TO DO: The answer must consist of every line in the data that contains "fraction".

DATA PROVIDED:
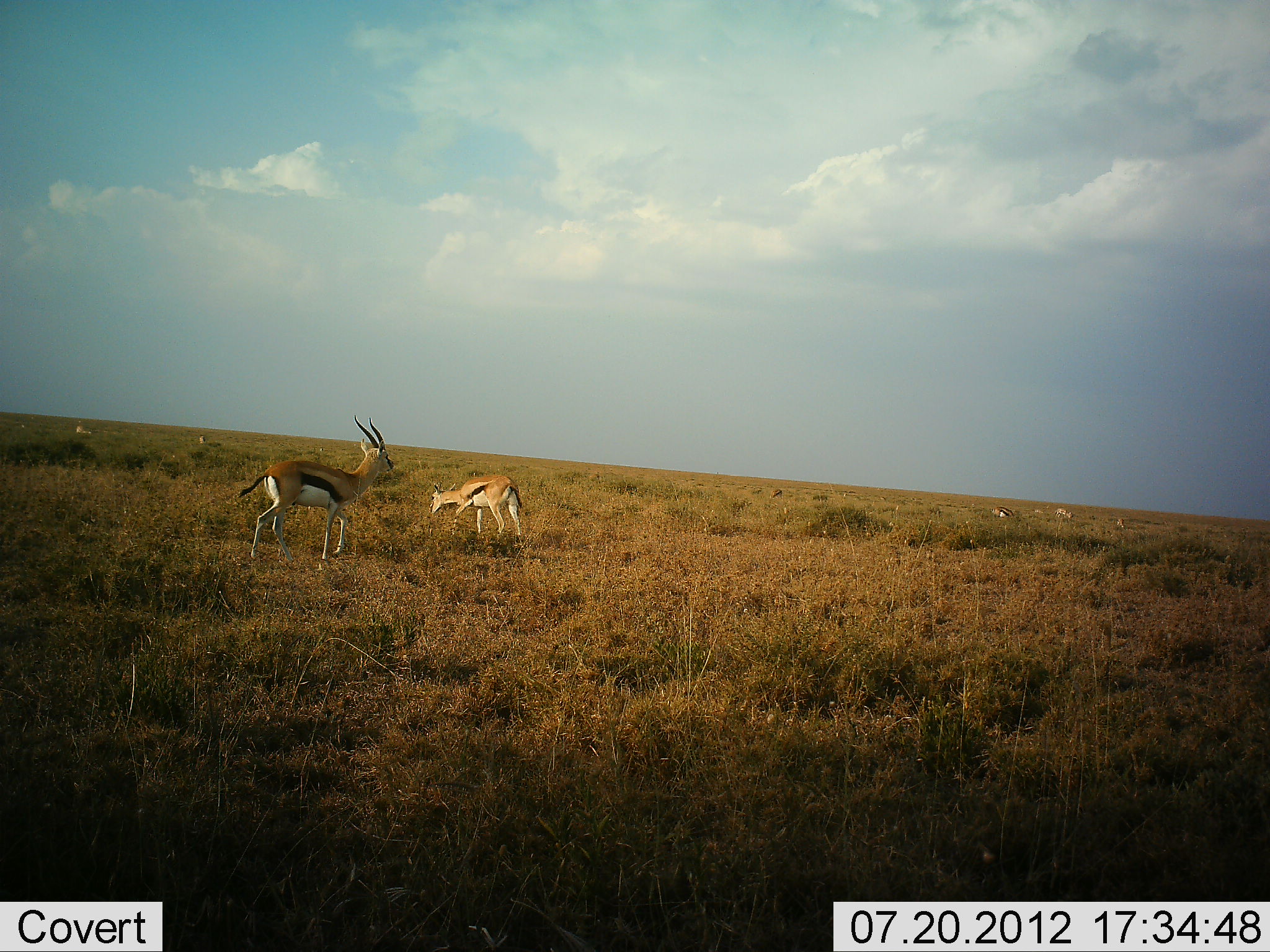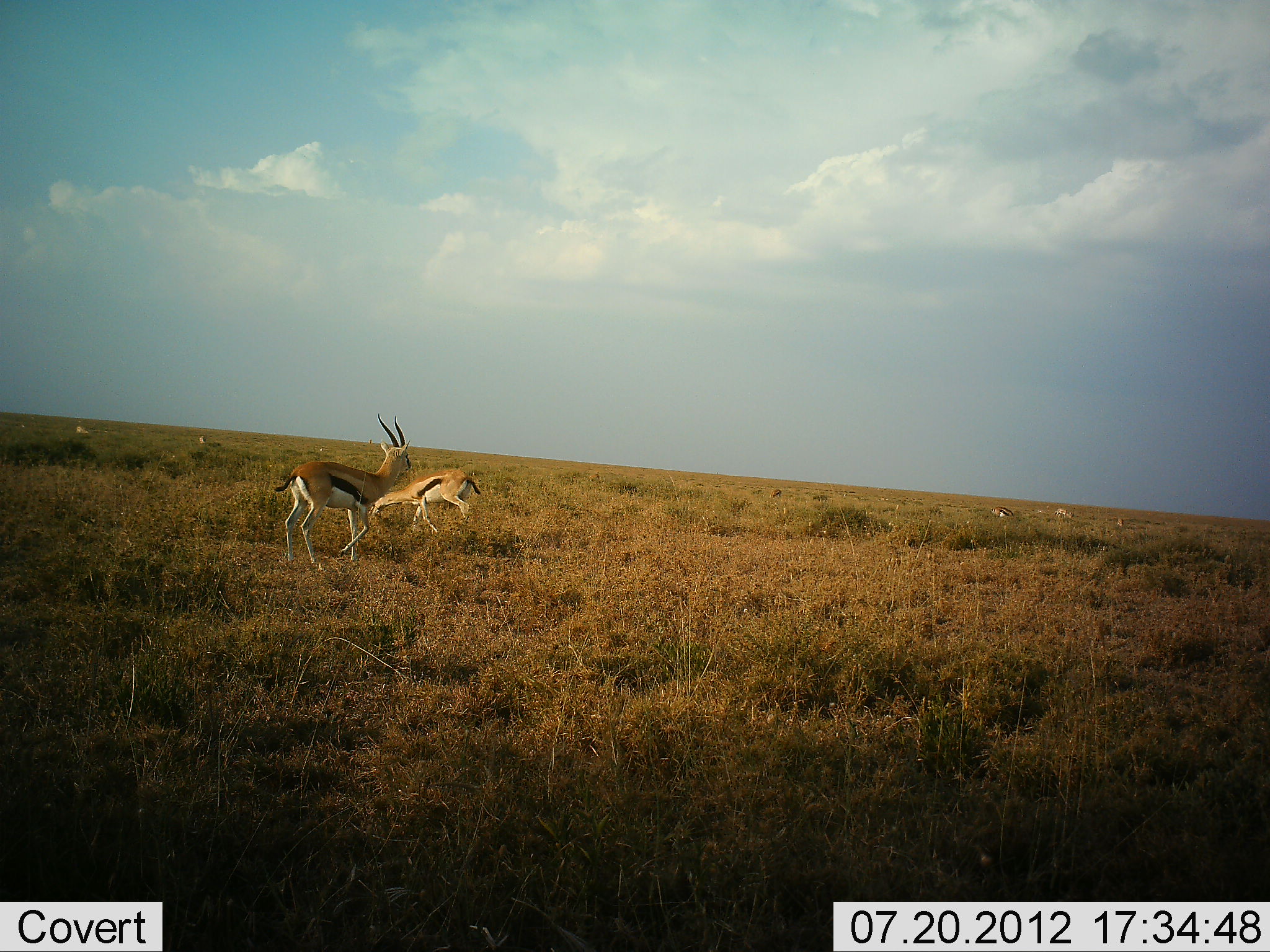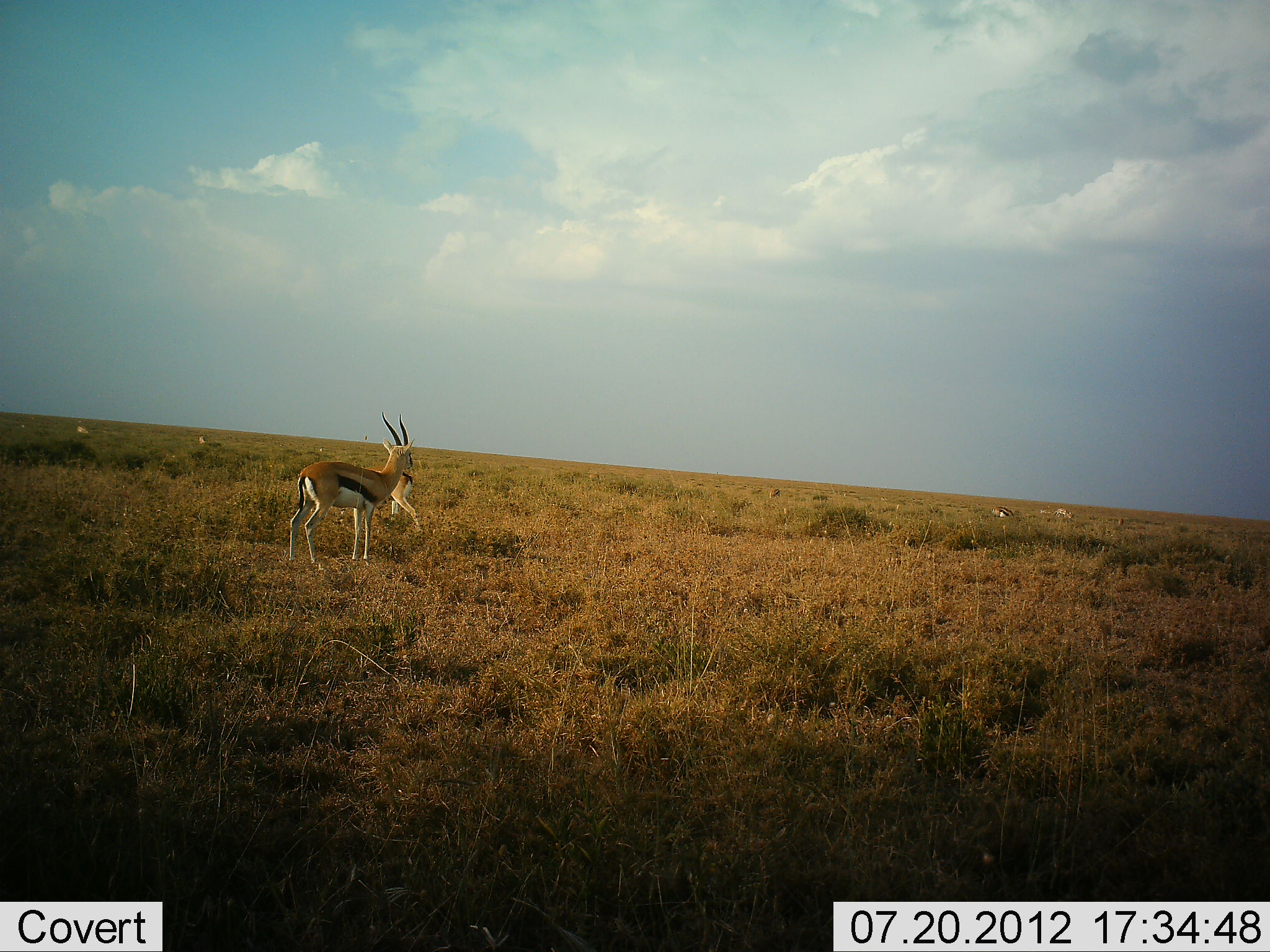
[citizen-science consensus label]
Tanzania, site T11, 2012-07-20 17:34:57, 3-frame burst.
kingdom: Animalia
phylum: Chordata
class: Mammalia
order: Artiodactyla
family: Bovidae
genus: Eudorcas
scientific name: Eudorcas thomsonii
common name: thomson's gazelle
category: gazellethomsons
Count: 4.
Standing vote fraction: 50%.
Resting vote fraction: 0%.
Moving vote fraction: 80%.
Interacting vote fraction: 10%.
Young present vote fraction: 0%.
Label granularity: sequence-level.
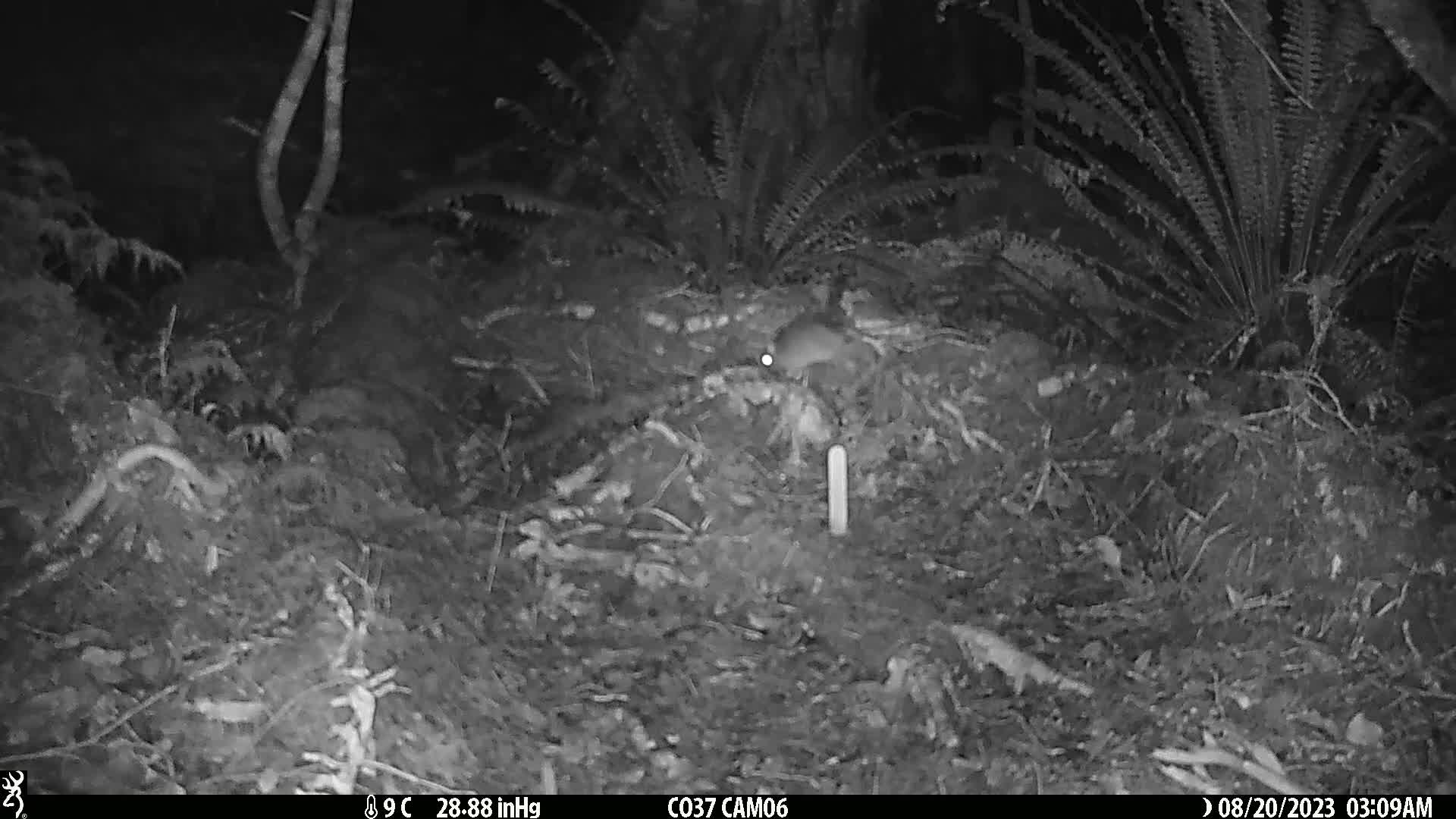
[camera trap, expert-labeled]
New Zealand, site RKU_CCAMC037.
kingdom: Animalia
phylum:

EXERCISE RESPONSE:
Standing vote fraction: 50%.
Resting vote fraction: 0%.
Moving vote fraction: 80%.
Interacting vote fraction: 10%.
Young present vote fraction: 0%.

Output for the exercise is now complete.